The “subject” must he expressed, stated, set forth in the title. It is *382not sufficient if it (the subject) may be found elsewhere, as in the section to be amended, from what is said or suggested in the title of the amendatory act.

But the title of this act goes further, and says “laws of Oregon relating to pilotage at the Columbia river bar and on the Columbia and Willamette rivers.” No expression of the “subject” of the act need be more explicit than this. From the whole title of the act it appears that the “subject” of the title of the Compilation, which it is the object of the act to amend, is “pilotage” on the waters therein mentioned.

If the “subject” of an amendatory act is ever sufficiently expressed in the title thereof, when the same contains the title of the act to be amended, in which the “subject” of the latter act is sufficiently expressed, then this is a good title.

An act entitled “An act to amend an act relating to pilotage,” purports in such title to relate to pilotage also. That is the subject of the act as expressed; and, if there is anything in the act which does not relate to pilotage,, the constitution avoids it. In my judgment an act entitled “An act to amend an act entitled ‘ An act to provide for pilotage on the Columbia and Willamette rivers,’” does express the subject thereof in the title. Such is the title of the amendatory act of February 18, 1885. Sess. Laws, 34. An act purporting by its title to be an act to amend another act relating to pilotage does thereby itself purport to be an act relating to pilotage, as much so as if it had been expressed in so many words.

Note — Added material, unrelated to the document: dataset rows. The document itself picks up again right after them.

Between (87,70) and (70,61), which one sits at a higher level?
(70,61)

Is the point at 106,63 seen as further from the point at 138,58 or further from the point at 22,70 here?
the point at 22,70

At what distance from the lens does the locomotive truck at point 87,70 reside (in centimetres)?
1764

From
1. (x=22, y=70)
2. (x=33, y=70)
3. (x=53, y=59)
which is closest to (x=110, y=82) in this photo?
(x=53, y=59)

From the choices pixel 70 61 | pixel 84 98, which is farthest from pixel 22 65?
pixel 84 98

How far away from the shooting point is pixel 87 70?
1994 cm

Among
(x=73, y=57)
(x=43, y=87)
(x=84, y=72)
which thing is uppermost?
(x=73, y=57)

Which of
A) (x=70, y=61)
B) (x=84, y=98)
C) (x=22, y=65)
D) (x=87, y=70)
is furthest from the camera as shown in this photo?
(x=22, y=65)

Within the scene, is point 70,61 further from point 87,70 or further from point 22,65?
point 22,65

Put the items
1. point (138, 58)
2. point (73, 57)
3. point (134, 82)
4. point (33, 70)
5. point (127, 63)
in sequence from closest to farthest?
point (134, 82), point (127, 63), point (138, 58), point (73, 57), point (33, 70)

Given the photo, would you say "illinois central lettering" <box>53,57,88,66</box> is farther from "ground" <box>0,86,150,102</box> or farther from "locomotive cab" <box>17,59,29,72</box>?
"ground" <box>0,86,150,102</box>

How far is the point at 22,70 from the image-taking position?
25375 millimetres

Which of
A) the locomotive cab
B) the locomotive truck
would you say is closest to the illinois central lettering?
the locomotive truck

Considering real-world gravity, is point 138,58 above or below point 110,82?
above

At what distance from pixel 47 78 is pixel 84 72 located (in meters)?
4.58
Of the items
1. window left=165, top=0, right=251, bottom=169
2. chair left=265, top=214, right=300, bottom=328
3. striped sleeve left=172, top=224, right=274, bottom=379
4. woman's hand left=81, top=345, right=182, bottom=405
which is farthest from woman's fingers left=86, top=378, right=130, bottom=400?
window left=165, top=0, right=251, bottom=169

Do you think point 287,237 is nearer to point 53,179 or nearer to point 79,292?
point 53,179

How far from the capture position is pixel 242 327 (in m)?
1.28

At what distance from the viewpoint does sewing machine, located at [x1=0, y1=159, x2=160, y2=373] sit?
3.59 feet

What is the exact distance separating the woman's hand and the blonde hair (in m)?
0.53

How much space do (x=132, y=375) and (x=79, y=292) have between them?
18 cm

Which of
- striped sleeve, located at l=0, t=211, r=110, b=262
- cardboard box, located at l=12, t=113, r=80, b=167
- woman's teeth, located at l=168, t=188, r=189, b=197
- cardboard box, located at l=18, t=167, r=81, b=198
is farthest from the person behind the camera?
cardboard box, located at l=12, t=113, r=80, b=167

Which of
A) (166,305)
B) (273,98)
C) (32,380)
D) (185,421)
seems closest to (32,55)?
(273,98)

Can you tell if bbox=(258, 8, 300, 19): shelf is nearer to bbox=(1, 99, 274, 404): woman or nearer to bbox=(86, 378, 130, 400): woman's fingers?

But if the law is otherwise on this point, and it is not enough that the subject of the act to be amended is expressed in its title, which title is incorporated in the title of the amendatory act, the words in the title of the act in question (“to amend title 1 of chapter 66 of Hill’s Annotated Laws of Oregon”) may be omitted therefrom as surplusage. The title would then read: “An act relating to pilotage at the Columbia river bar and on the Columbia and Willamette rivers.” This is certainly a good title, and would have been so if it had ended with the word “pilotage.”

It is not necessary that the title should also show that the act is an amendatory one. It is sufficient if the “subject” thereof—the person or thing on or concerning which it is intended to operate—is expressed therein. If it is intended thereby to amend some prior act on that subject, that must be done by proper and apt words and references in the body of the act, as prescribed in the constitution.

My conclusion is that this act was passed in conformity with the fundamental law, and is therefore valid. This being so, the libelant is not entitled to recover anything beyond the sum already paid to him for his services as pilot on the Borrowdale.

The exception is sustained, and the libel dismissed.